## Problem definition and task allocations.

In this section, please describe briefly:
- the problems in this project.
Testing different models and seeing performance for each, while seeing which one is best for fault detection at each individual motor.

- how do you attribute the tasks to the team members.

| Member | Task | 
| --- | --- |
| Giovanni Low | Motor 1 |
| Lara Szterensus | Motor 2 |
| Beatriz Raposo | Motor 3 |
| Merse Szalai | Motor 4 |
| Juan Baserga | Motor 5 |
| Juan Baserga | Motor 6 |



In [3]:
import sys
import numpy as np
import pandas as pd
from sklearn.tree import DecisionTreeClassifier
from sklearn.linear_model import LogisticRegression
from sklearn.ensemble import RandomForestClassifier
from sklearn.pipeline import Pipeline
from sklearn.preprocessing import RobustScaler, StandardScaler
from sklearn.model_selection import GridSearchCV, StratifiedKFold
import warnings

# Import custom utility function
path_supporting_script = '/kaggle/input/robot-predictive-maintenance/'
sys.path.insert(1, path_supporting_script)
from utility import read_all_test_data_from_path, extract_selected_feature, prepare_sliding_window

warnings.filterwarnings('ignore')

# Load Data
def load_data():
    train_data_path = '/kaggle/input/robot-predictive-maintenance/training_data/training_data/'
    test_data_path = '/kaggle/input/robot-predictive-maintenance/testing_data/testing_data/'
    df_train = read_all_test_data_from_path(train_data_path, pre_processing, is_plot=False)
    df_test = read_all_test_data_from_path(test_data_path, pre_processing, is_plot=False)
    return df_train, df_test


# Preprocess Data

	•	Features Used: For all motors, the same set of features was used: positions, temperatures, and voltages of all six motors.
	•	Preprocessing: Data was preprocessed to remove outliers and sequence variability. Features were standardized or scaled depending on the model:
	•	Logistic Regression: StandardScaler
	•	Decision Tree and Random Forest: RobustScaler

In [4]:
# Preprocess Data
def pre_processing(df: pd.DataFrame):
    def remove_outliers(df: pd.DataFrame):
        for col in df.columns:
            if 'temperature' in col:
                df[col] = df[col].where(df[col] <= 100, np.nan)

• _Requirement_
Reproduce the stretch of the motor fault detection notebook from "In this section, please" through "each individual motor.".

• _Information provided_
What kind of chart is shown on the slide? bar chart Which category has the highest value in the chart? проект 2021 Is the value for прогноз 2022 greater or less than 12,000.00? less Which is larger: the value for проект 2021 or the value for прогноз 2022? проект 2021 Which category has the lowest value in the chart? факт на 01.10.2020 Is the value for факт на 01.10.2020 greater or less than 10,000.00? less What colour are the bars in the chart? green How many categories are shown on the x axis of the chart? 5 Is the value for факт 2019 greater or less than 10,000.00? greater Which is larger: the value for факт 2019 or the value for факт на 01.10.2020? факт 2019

• _Solution_
In this section, please describe briefly:
- the problems in this project.
Testing different models and seeing performance for each, while seeing which one is best for fault detection at each individual motor.